Linear regression with weighted points python


ax.scatter(x = NewUFOTimes['one'], y = NewUFOTimes['three'], s = (NewUFOTimes['two']/10))

[1]: https://i.sstatic.net/oNb9r.png

How do I make a linear regression with the larger dots having more weight?


Solution

  • For this kind of work in Python the numpy module is a must-have.

    I infer that you are working with pandas - if so, you'll already have this library installed as a dependency and I therefore think we can assume that the following will work:

    x = NewUFOTimes["one"].values
    y = NewUFOTimes["three"].values
    w = NewUFOTimes["two"].values
    

    This should store the underlying numpy arrays in x, y, and w. I'm going to also assume ax is a matplotlib Axes object.

    Next we will use numpy's ability to fit a polynomial, in this case a first degree polynomial (linear fit). Out of the box, this fit supports optional weighting. You can read the full documentation here.

    Here's what that looks like:

    from numpy.polynomial import Polynomial
    
    ... #  code that produces your original plot
    
    x = NewUFOTimes["one"].values
    y = NewUFOTimes["three"].values
    w = NewUFOTimes["two"].values
    
    line = Polynomial.fit(x, y, 1, w=w)
    
    fit_x, fit_y = line.linspace()
    
    ax.plot(fit_x, fit_y, '-', label="Weighted fit")
    

    Now, I don't know where your weights came from, so I don't know whether they will obey the numpy documentation's suggestion that

    Ideally the weights are chosen so that the errors of the products w[i]*y[i] all have the same variance.

    Perhaps you are using inverse-variance weighting. The documentation states:

    When using inverse-variance weighting, use w[i] = 1/sigma(y[i]).

    It's important to be thoughtful about how you introduce weightings into the fit. Linear regression typically assumes homoscedasticity (i.e. 'all weights equal') so you should be sure your introduction of weights is well-motivated and well-executed.
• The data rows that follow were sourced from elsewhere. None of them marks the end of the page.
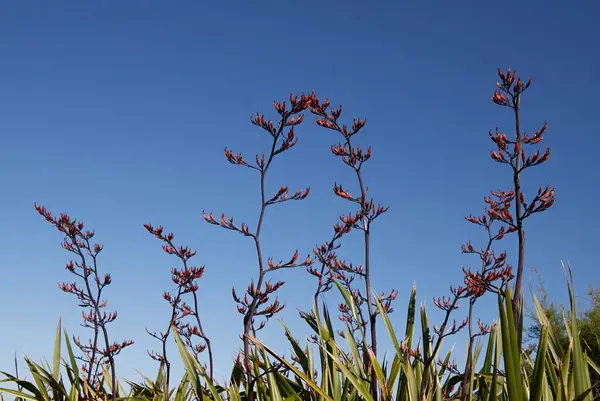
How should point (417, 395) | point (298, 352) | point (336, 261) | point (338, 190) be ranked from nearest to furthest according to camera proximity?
point (417, 395)
point (298, 352)
point (338, 190)
point (336, 261)

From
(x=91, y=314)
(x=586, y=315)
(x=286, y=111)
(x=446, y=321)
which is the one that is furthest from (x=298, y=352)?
(x=586, y=315)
    As a quick aside, the 'old' way to do this was to use numpy.polyfit. However, the docstring for that function now includes the proviso

    The Polynomial.fit <numpy.polynomial.polynomial.Polynomial.fit> class method is recommended for new code as it is more stable numerically. See the documentation of the method for more information.

    It is worth noting that there is a trade-off. You may still wish to use the old method if it is important to you to receive the covariance matrix associated with the fit (cov=True option with polyfit). However, if that's not important then the above approach is likely best. I should add: the use of weightings in the fit likely prevents the covariance matrix from being useful anyway!